Although … Allison’s strip does seem to get at seeing particular numbers over and over. This does happen; it’s probably a cultural thing. One of the uses we put numbers to is indexing things. So, for example, a TV channel gets a number and while the station may have a name, it makes for an easier control to set the TV to channel numbered 5 or whatnot. We also use numbers to measure things. When we do, we get to pick the size of our units. We typically pick them so our measurements don’t have to be numbers too big or too tiny. There’s no reason we couldn’t measure the distance between cities in millimeters, or the length of toes in light-years. But to try is to look like you’re telling a joke. So we get see some ranges — 1 to 5, 1 to 10 — used a lot when we don’t need fine precision. We see, like, 1 to 100 for cases where we need more precision than that but don’t have to pin a thing down to, like, a quarter of a percent. Numbers will spill past these bounds, naturally. But we are more likely to encounter a 20 than a 15,642. We set up how we think about numbers so we are. So maybe it would look like some numbers just follow you.

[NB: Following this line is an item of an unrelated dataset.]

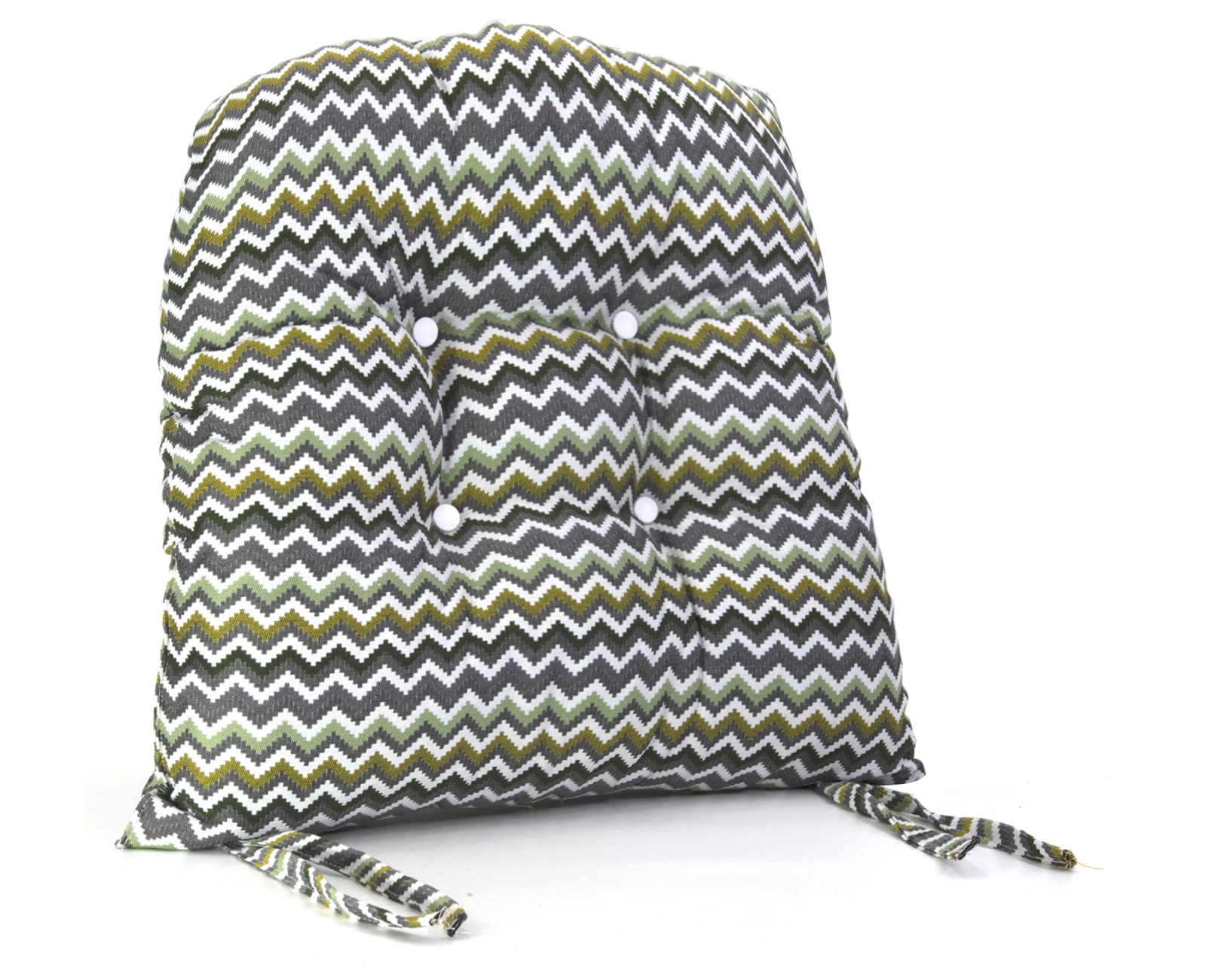 Μαξιλάρι πέταλο για κάθισμα με κουμπιά βαμβακερό 70% αδιαβροχοποίηση (Zik-Zak)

This installment took longer to write than you’d figure, because it’s the time of year we’re watching a lot of mostly Rankin/Bass Christmas specials around here. So I have to squeeze words out in-between baffling moments of animation and, like, arguing whether there’s any possibility that Jack Frost was not meant to be a Groundhog Day special that got rewritten to Christmas because the networks weren’t having it otherwise.
Jeffrey Caulfield and Brian Ponshock’s Yaffle for the 3rd is the anthropomorphic numerals joke for the week. … You know, I’ve always wondered in this sort of setting, what are two-digit numbers like? I mean, what’s the difference between a twelve and a one-and-two just standing near one another? How do people recognize a solitary number? This is a darned silly thing to wonder so there’s probably a good web comic about it.
John Hambrock’s The Brilliant Mind of Edison Lee for the 4th has Edison forecast the outcome of a basketball game. I can’t imagine anyone really believing in forecasting the outcome, though. The elements of forecasting a sporting event are plausible enough. We can suppose a game to be a string of events. Each of them has possible outcomes. Some of them score points. Some block the other team’s score. Some cause control of the ball (or whatever makes scoring possible) to change teams. Some take a player out, for a while or for the rest of the game. So it’s possible to run through a simulated game. If you know well enough how the people playing do various things? How they’re likely to respond to different states of things? You could certainly simulate that.
But all sorts of crazy things will happen, one game or another. Run the same simulation again, with different random numbers. The final score will likely be different. The course of action certainly will. Run the same simulation many times over. Vary it a little; what happens if the best player is a little worse than average? A little better? What if the referees make a lot of mistakes? What if the weather affects the outcome? What if the weather is a little different? So each possible outcome of the sporting event has some chance. We have a distribution of the possible results. We can judge an expected value, and what the range of likely outcomes is. This demands a lot of data about the players, though. Edison Lee can have it, I suppose. The premise of the strip is that he’s a genius of unlimited competence. It would be more likely to expect for college and professional teams.
Brian Basset’s Red and Rover for the 4th uses arithmetic as the homework to get torn up. I’m not sure it’s just a cameo appearance. It makes a difference to the joke as told that there’s division and long division, after all. But it could really be any subject.